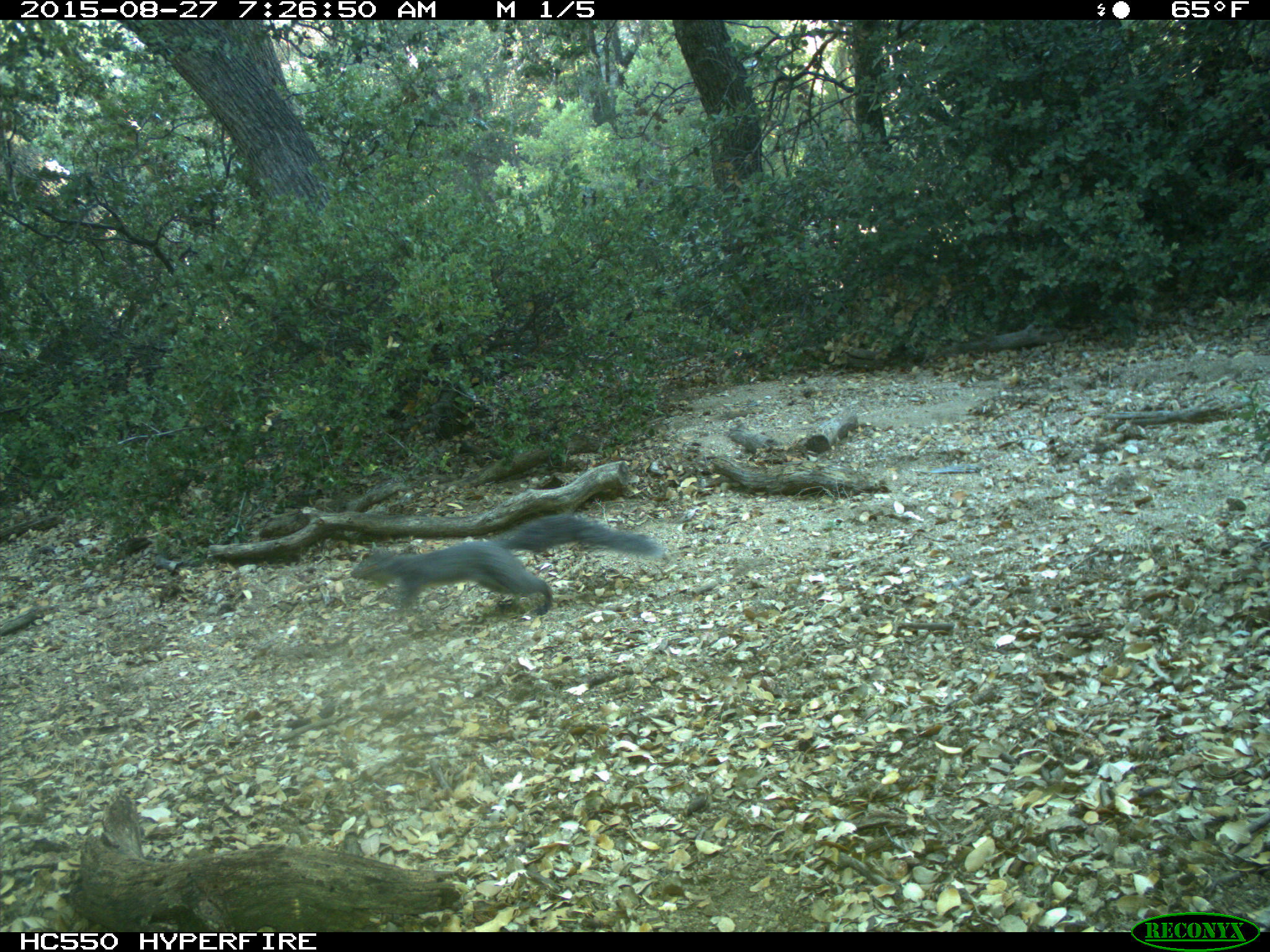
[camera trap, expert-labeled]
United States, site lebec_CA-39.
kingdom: Animalia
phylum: Chordata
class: Mammalia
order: Rodentia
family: Sciuridae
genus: Sciurus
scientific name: Sciurus carolinensis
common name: eastern gray squirrel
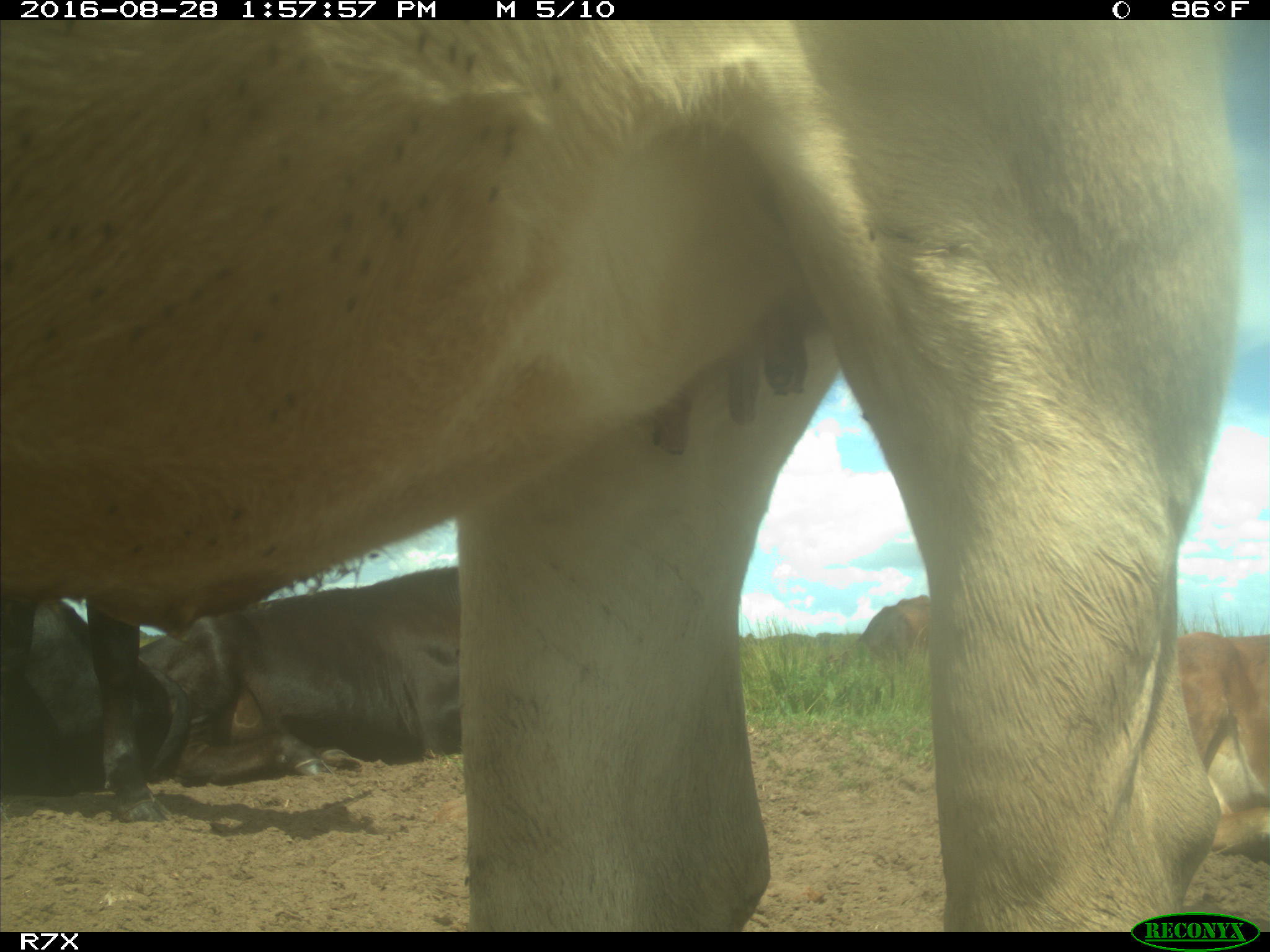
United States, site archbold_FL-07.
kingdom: Animalia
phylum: Chordata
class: Mammalia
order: Artiodactyla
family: Bovidae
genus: Bos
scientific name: Bos taurus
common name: domestic cow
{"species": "Bos taurus (domestic cow)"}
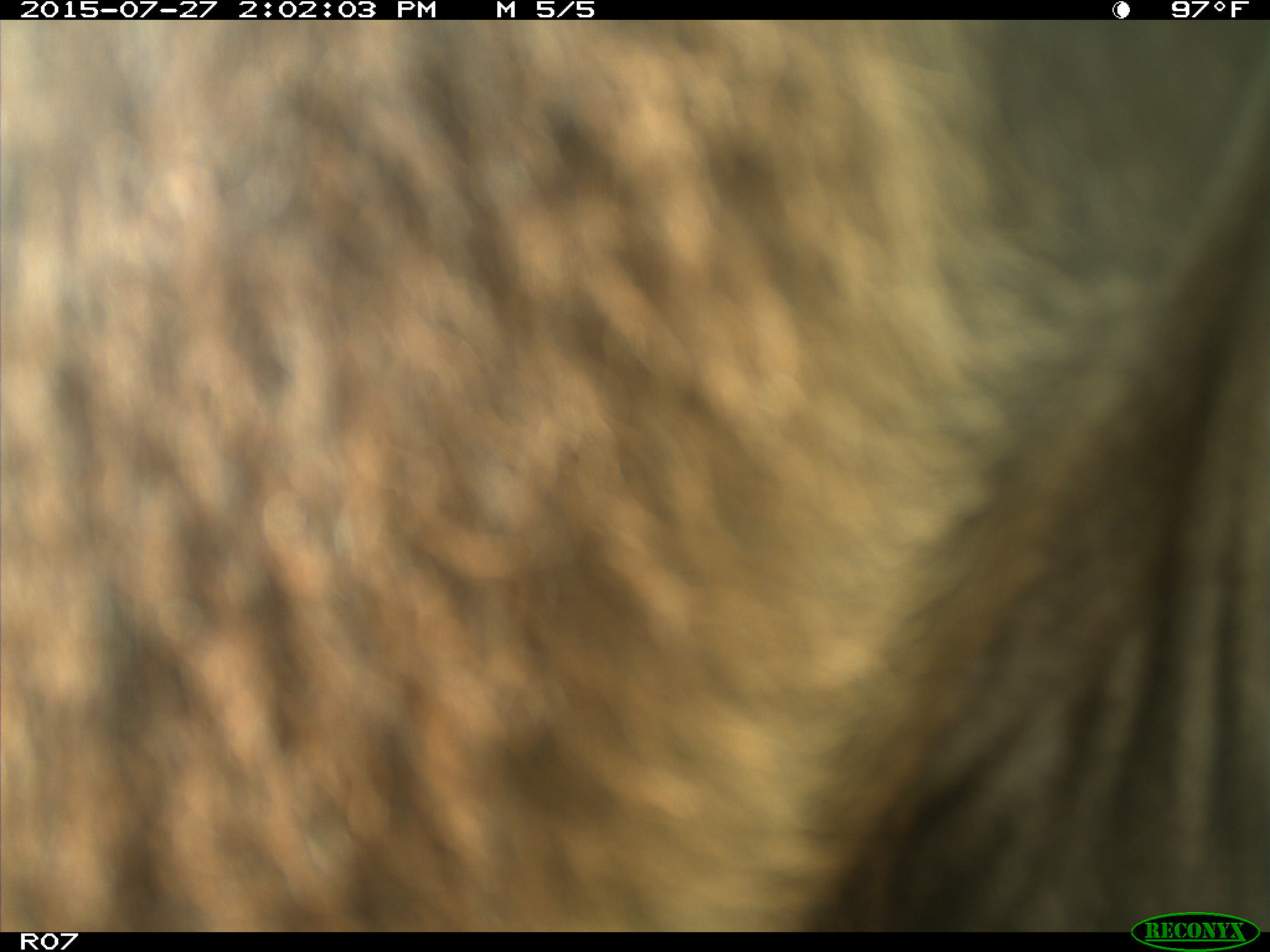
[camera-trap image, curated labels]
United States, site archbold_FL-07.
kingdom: Animalia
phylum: Chordata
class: Mammalia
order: Artiodactyla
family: Bovidae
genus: Bos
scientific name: Bos taurus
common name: domestic cow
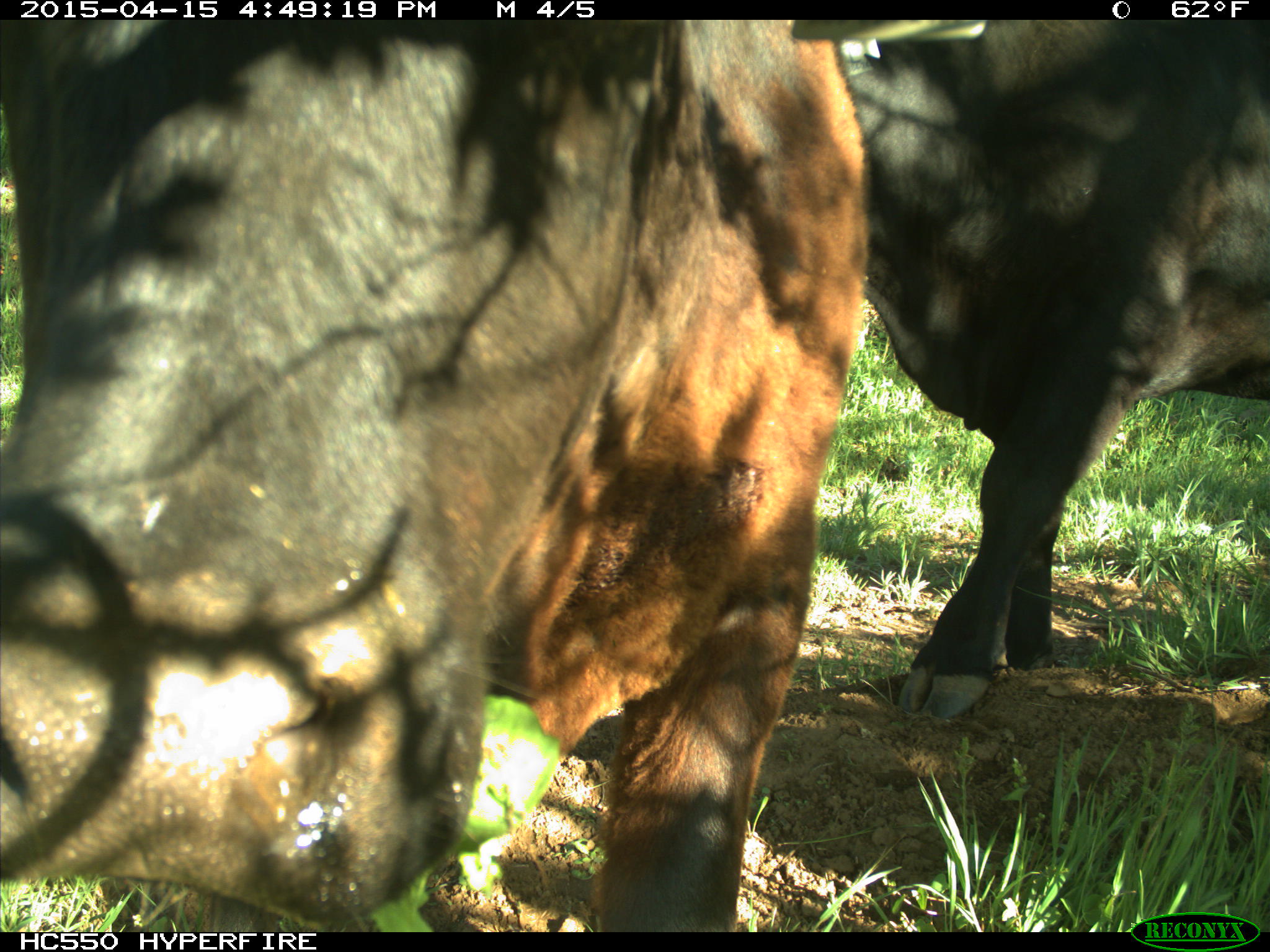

* * * *

▶ _The task_:
Please transcribe every record above exactly as written, leaving out the pictures.

▶ _Solution for this problem_:
[camera trap, expert-labeled]
United States, site lebec_CA-39.
kingdom: Animalia
phylum: Chordata
class: Mammalia
order: Rodentia
family: Sciuridae
genus: Sciurus
scientific name: Sciurus carolinensis
common name: eastern gray squirrel
United States, site archbold_FL-07.
kingdom: Animalia
phylum: Chordata
class: Mammalia
order: Artiodactyla
family: Bovidae
genus: Bos
scientific name: Bos taurus
common name: domestic cow
{"species": "Bos taurus (domestic cow)"}
[camera-trap image, curated labels]
United States, site archbold_FL-07.
kingdom: Animalia
phylum: Chordata
class: Mammalia
order: Artiodactyla
family: Bovidae
genus: Bos
scientific name: Bos taurus
common name: domestic cow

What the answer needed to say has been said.